◆ **YOUR GOAL**:
All of the data should be repeated exactly; pictures are not part of the copy.
▼▼▼
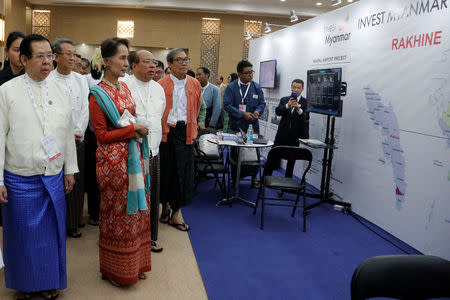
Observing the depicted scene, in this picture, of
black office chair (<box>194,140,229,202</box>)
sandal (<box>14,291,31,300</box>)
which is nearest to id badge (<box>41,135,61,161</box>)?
sandal (<box>14,291,31,300</box>)

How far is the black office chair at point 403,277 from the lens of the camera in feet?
4.41

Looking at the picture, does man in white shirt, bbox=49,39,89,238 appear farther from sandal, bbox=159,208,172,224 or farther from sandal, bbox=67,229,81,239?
sandal, bbox=159,208,172,224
▲▲▲
◆ **WORKED SOLUTION**:
Observing the depicted scene, in this picture, of
black office chair (<box>194,140,229,202</box>)
sandal (<box>14,291,31,300</box>)
which is nearest to id badge (<box>41,135,61,161</box>)?
sandal (<box>14,291,31,300</box>)

How far is the black office chair at point 403,277 from the lens of the camera in feet?
4.41

Looking at the picture, does man in white shirt, bbox=49,39,89,238 appear farther from sandal, bbox=159,208,172,224 or farther from sandal, bbox=67,229,81,239?
sandal, bbox=159,208,172,224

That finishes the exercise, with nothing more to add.